Fürchterlich weint sie über den Bruch mit ihrer Familie, den sie all die Wochen vorhersehen hätte können, aber es aus Angst verdrängt hat und sich stattdessen um ihre eigenen Probleme gekümmert hat. Rosa hat Recht – Sie hat ihre Familie im Stich gelassen. Ihre Geschwister hassen sie, es ist nur eine Frage der Zeit, bis ihr Daisy auch aus dem Weg geht und Theobald ihr nicht mehr mit offenen Armen entgegenrennt. Sie ist eine abscheuliche Schwester.

Vorsichtig öffnet sie ihre brennenden Augen, legt den Kopf in den Nacken und starrt in die Luft. Etwas, was Rosalinde gesagt hat, beschäftigt sie – der Wunsch nach mehr Unabhängigkeit, nach mehr finanziellen Freiheiten, nach mehr Besitz. Keiner von ihnen will jeden Tag darum bangen, ob genügend Essen in der Vorratskammer vorhanden ist. Während sie so dasitzt und gegen die Decke stiert, kommt ihr eine verrückte Idee in den Sinn. Eine Idee, die bereits Olivia vorgeschlagen hat. Eine Idee, die sie vorher noch für unmöglich gehalten. Nur für diese Idee müsse sie alles, was ihr lieb ist, im Auenland zurücklassen.

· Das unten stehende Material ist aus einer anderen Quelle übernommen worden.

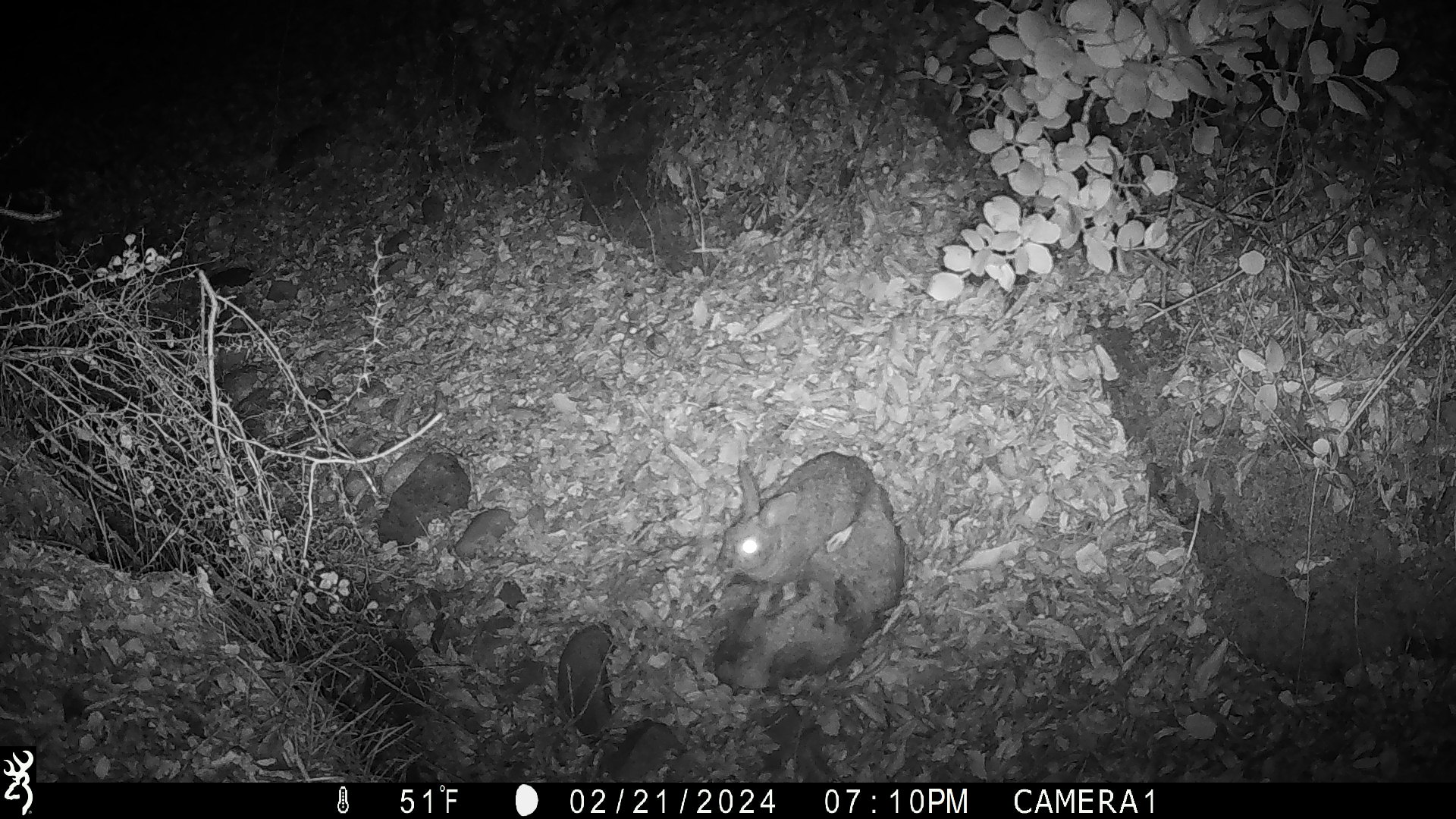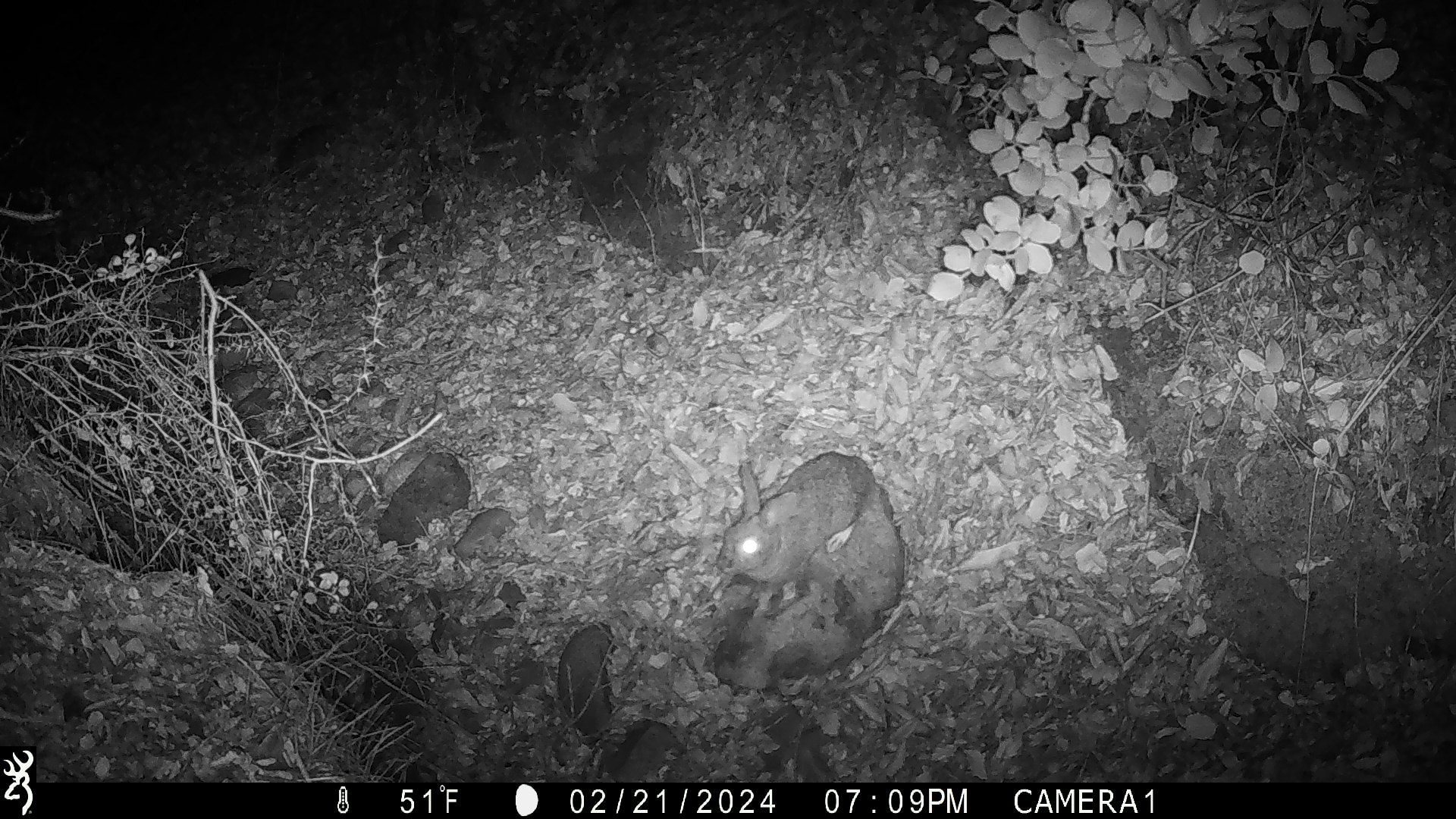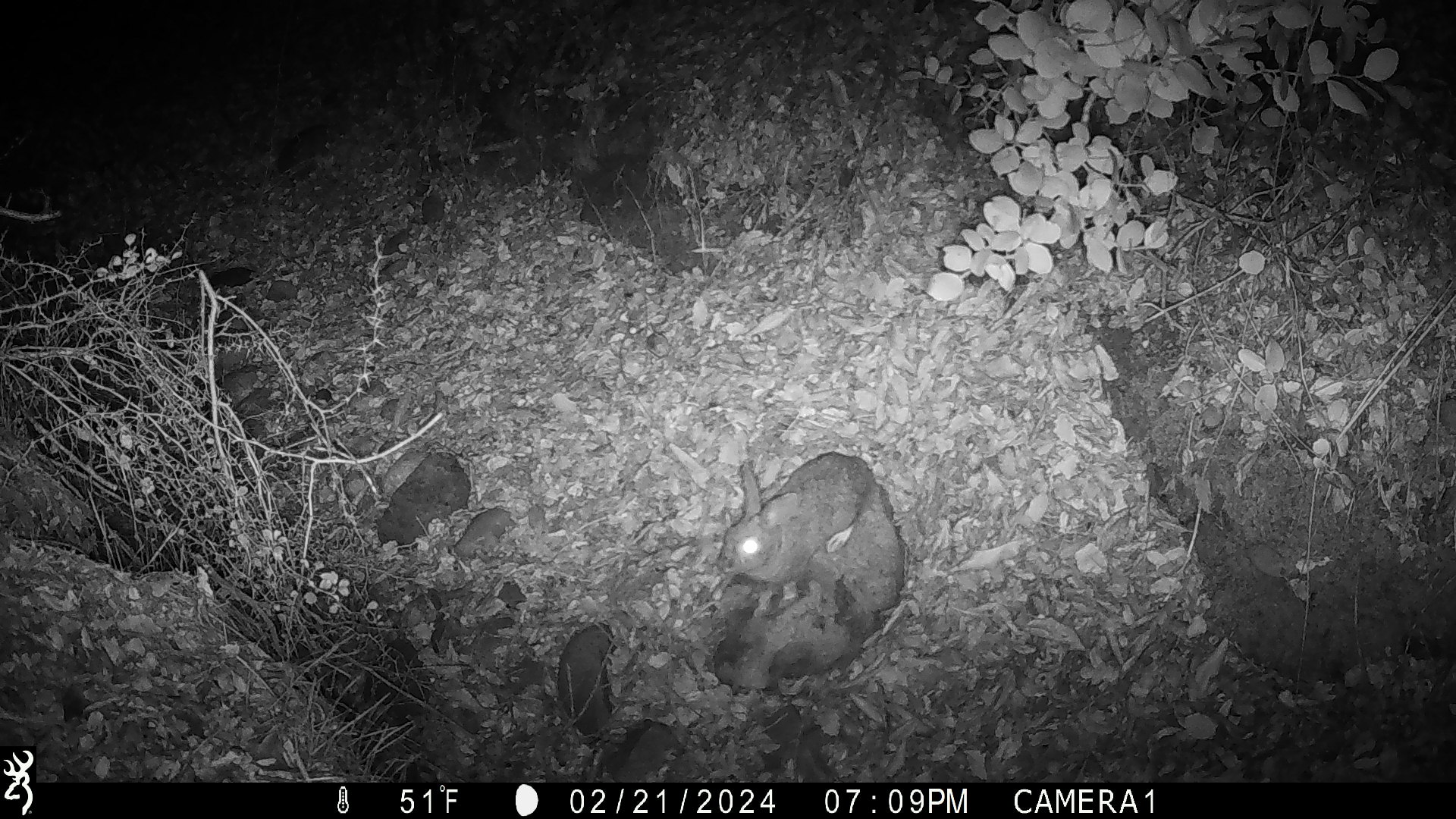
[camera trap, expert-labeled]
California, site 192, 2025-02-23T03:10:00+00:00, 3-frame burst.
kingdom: Animalia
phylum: Chordata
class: Mammalia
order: Lagomorpha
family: Leporidae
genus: Sylvilagus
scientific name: Sylvilagus bachmani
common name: brush rabbit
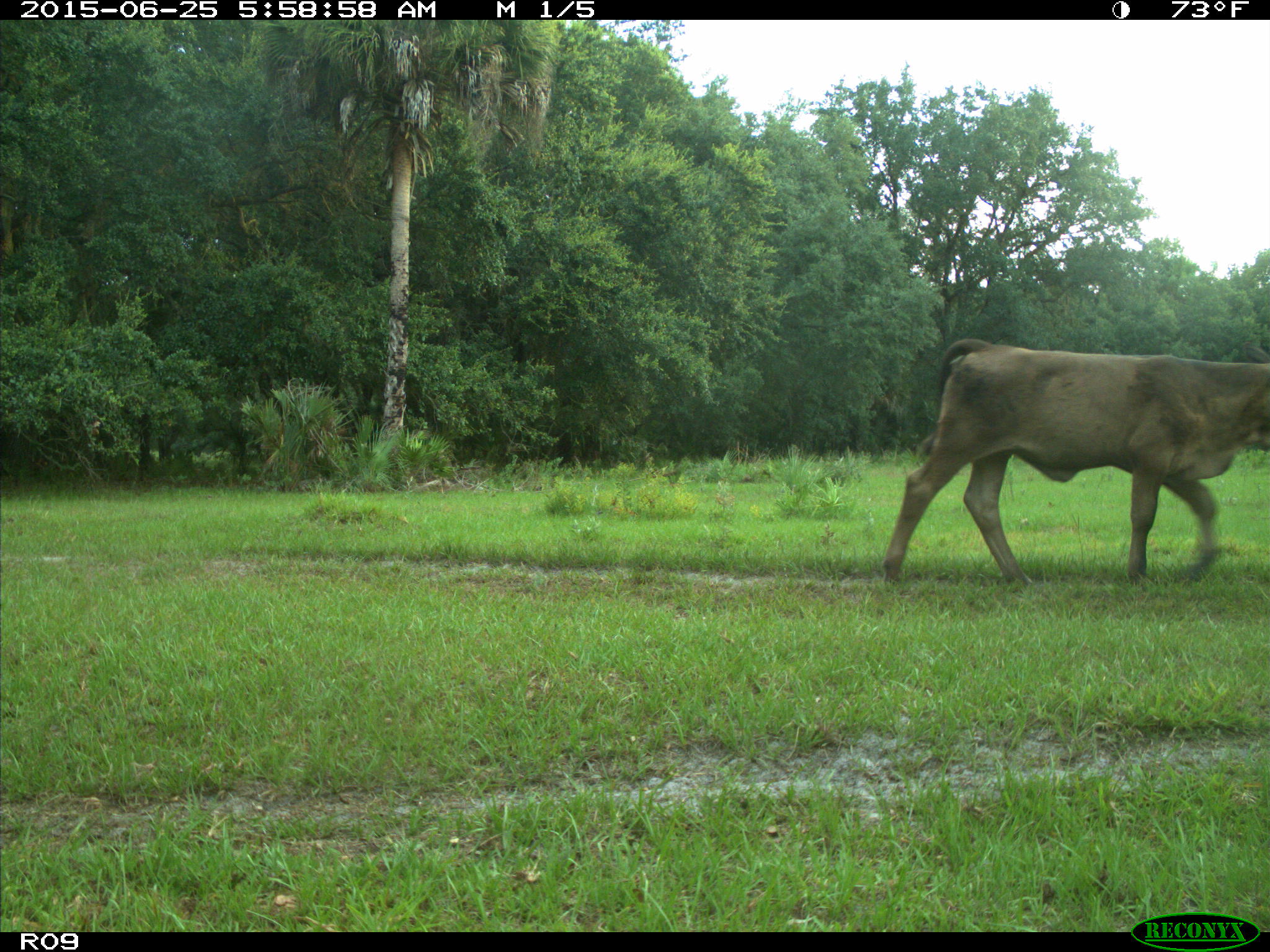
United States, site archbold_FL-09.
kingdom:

Die Rede ist von einem Abenteuer.

Die Zwerge sind noch immer auf der Suche nach einem Meisterdieb, den sie für seine Dienste stattlich entlohnen werden. Niemand von ihnen hat festgelegt, dass diese Aufgabe nicht auch eine Frau übernehmen kann. Was spricht dagegen? Für einen Moment malt sie sich in ihrem Kopf aus, was sie auf einer solchen Reise erwarten wird, und kann darüber nur den Kopf schütteln, denn erst jetzt fällt ihr ein, wie blödsinnig diese Idee eigentlich ist.

Dort im Einsamen Berg schlummert ein alter Feuerdrache, der nicht gerade dazu bereit sein wird, ihr freiwillig den Arkenstein zu übergeben. Nicht zu vergessen die restlichen Gefahren, die ihr auf dem Weg widerfahren können. Ja, die Wahrscheinlichkeit ist nicht gerade gering, dass sie das nicht überleben wird. Ist sie wirklich dieser Aufgabe als Meisterdiebin gewachsen?

Die Antwort lautet: Nein. Niemals werden die Zwerge zulassen, dass Margaret sie auf ihrer Reise begleitet. Dazu müssen sie schon wirklich verzweifelt sein, um eine Frau auf ihr Abenteuer mitzunehmen. Zwar kann sie weite Strecken zurücklegen, aber sie ist keine Abenteurerin und besitzt keinerlei Erfahrung im Umgang mit Waffen. Was würden die Leute nur darüber sagen, wenn sie mitkriegen, dass sich Margaret Braun mit 13 Zwergen und einem Zauberer auf den Weg zum Einsamen Berg gemacht hat? Man würde sie wohl endgültig für verrückt halten. Und mit diesem Gedanken schläft sie im Wohnzimmer ein.